Could you restate the whole listing word for word?

*** Input material Section Begins ***

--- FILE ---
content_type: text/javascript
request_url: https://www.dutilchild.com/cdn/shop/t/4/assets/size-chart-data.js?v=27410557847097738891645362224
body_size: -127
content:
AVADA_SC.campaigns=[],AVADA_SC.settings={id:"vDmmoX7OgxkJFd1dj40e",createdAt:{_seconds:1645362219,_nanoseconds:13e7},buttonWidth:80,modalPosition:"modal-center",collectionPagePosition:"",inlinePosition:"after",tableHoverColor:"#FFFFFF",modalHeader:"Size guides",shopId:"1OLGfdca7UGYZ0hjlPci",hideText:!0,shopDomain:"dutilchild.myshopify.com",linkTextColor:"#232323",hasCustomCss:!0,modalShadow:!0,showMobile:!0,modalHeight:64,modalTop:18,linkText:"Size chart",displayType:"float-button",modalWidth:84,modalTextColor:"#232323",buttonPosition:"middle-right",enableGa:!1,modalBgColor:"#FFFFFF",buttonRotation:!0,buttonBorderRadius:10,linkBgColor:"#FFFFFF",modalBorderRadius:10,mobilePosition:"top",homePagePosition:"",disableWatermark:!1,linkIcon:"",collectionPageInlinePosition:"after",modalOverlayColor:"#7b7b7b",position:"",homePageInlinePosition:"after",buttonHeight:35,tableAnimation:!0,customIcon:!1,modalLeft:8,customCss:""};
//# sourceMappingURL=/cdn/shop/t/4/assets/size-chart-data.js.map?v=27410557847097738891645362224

*** Input material Section Ends ***

* **Response to the exercise**:
--- FILE ---
content_type: text/javascript
request_url: https://www.dutilchild.com/cdn/shop/t/4/assets/size-chart-data.js?v=27410557847097738891645362224
body_size: -127
content:
AVADA_SC.campaigns=[],AVADA_SC.settings={id:"vDmmoX7OgxkJFd1dj40e",createdAt:{_seconds:1645362219,_nanoseconds:13e7},buttonWidth:80,modalPosition:"modal-center",collectionPagePosition:"",inlinePosition:"after",tableHoverColor:"#FFFFFF",modalHeader:"Size guides",shopId:"1OLGfdca7UGYZ0hjlPci",hideText:!0,shopDomain:"dutilchild.myshopify.com",linkTextColor:"#232323",hasCustomCss:!0,modalShadow:!0,showMobile:!0,modalHeight:64,modalTop:18,linkText:"Size chart",displayType:"float-button",modalWidth:84,modalTextColor:"#232323",buttonPosition:"middle-right",enableGa:!1,modalBgColor:"#FFFFFF",buttonRotation:!0,buttonBorderRadius:10,linkBgColor:"#FFFFFF",modalBorderRadius:10,mobilePosition:"top",homePagePosition:"",disableWatermark:!1,linkIcon:"",collectionPageInlinePosition:"after",modalOverlayColor:"#7b7b7b",position:"",homePageInlinePosition:"after",buttonHeight:35,tableAnimation:!0,customIcon:!1,modalLeft:8,customCss:""};
//# sourceMappingURL=/cdn/shop/t/4/assets/size-chart-data.js.map?v=27410557847097738891645362224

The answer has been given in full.